:: TASK ::
Set down the forum thread below word for word, from "I've lined up" up to and including "this is typical?".

:: TEXT EXCERPT ::
# Selling Through a Broker - Your Experiences?



## MuranoJo (Mar 1, 2011)

I've lined up a broker to sell my SA week--this is someone I solicited, not the other way around.  However, I got the paperwork today and some of it kind of threw me.  For those who have gone through this before, can you tell me if this is typical?


Photo ID:  (Guess I'll use driver's license--not passport--why do they need this?)
SS#:  Nope, won't do it, unless just the last 4 digits
Tax ID:  Don't think it applies to me as I'm not a business
Power of Attorney:  Hmmm, not sure.  Anyone?
Copy of rates or levy account (proof of address):  Not sure what this is.
I've written back to them with my questions, but would appreciate any insight from someone who's gone through this.

Thanks.


----------



## kewanee (Mar 3, 2011)

I copied my passport.  NO social security number or tax id.   Wherever
it said identity number, I entered my passport number since I had already
given them a copy anyway.  I did sign the power of attorney.   Don't know what the last one is.


----------



## MuranoJo (Mar 3, 2011)

:: SUPPLIED DATA ::
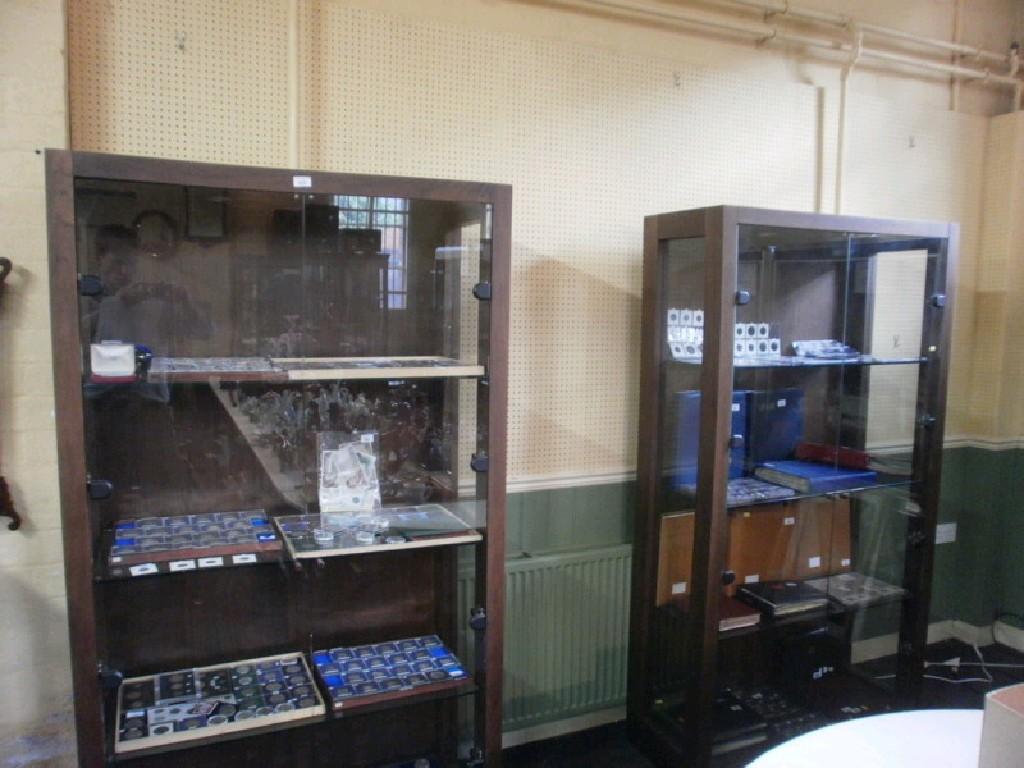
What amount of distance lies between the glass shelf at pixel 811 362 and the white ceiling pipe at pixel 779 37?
1428 mm

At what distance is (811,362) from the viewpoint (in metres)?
3.24

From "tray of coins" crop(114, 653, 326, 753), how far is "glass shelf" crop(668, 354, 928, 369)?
1748 millimetres

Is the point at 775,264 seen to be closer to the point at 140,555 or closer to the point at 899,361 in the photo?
the point at 899,361

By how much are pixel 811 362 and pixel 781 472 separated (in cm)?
47

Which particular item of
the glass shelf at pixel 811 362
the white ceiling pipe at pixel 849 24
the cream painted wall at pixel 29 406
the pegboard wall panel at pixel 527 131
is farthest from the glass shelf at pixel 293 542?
the white ceiling pipe at pixel 849 24

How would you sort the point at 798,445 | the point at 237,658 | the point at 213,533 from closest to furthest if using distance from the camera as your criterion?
the point at 213,533
the point at 237,658
the point at 798,445

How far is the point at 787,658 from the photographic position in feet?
11.0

:: FULL ANSWER ::
I've lined up a broker to sell my SA week--this is someone I solicited, not the other way around.  However, I got the paperwork today and some of it kind of threw me.  For those who have gone through this before, can you tell me if this is typical?